Unions have condemned comments by health secretary Jeremy Hunt that pay restraint for nurses and other public sector workers must continue.

Unions have condemned comments by health secretary Jeremy Hunt that pay restraint for nurses and other public sector workers must continue.

Striking in Leeds
Unite, Unison and the Royal College of Midwives on strike in October 2014.
Picture: John Houlihan

The government announced in March this year that it would cap pay increases at a maximum of 1% a year between now and the next general election in 2020.

Mr Hunt has signalled the government’s stance remains unchanged, despite warnings from MPs last month the health service will struggle to recruit and retain nurses and other healthcare staff if it presses on with its ‘unsustainable’ pay caps.

In a letter to Jerry Cope, chair of the NHS Pay Review Body (RB), dated 2 August, Mr Hunt said the government wanted restraint to continue for the 2017-2018 pay award.

The RB is an independent organisation that recommends public sector pay levels to the government.

Mr Hunt said: ‘The government has made it clear that pay restraint in the public sector continues to be a crucial part of its plans for the continued prudent management of public finances to help support long term planning and to help protect jobs.’

In July, the Commons health select committee said the government needs to make the health service a more attractive workplace for permanent staff, instead of relying on expensive agency workers.

It heard evidence from Unison that if NHS pay had kept pace with the retail price index since 2010, the average nurse would be earning £4,700 more.

‘There is a risk that a rigid long-term squeeze on pay will affect the ability to recruit and retain NHS staff, and increase the reliance on more expensive agency staff’ the report said.

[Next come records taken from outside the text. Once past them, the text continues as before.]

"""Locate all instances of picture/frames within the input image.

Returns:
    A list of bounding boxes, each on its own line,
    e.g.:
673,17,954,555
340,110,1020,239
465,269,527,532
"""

Unite national officer for health Colenzo Jarrett-Thorpe told Nursing Standard the government's stance was damaging the health service.

'The government is determined to keep this 1% pay cap, despite the obvious damaging effect it is having on the health sector, especially nurses,' he said.

‘It’s affecting recruitment, retention and most of all morale.

‘Nurses have suffered for far too long, they have not had a pay rise for seven years now and it is long overdue to change.

‘They feel undervalued, under appreciated and are really struggling to make ends meet as inflation outstrips the 1% they are receiving.'

Thousands of members of Unite, Unison and the Royal College of Midwives went on strike in October 2014 after the government initially refused to accept the RB's recommendation of a 1% across the board pay rise.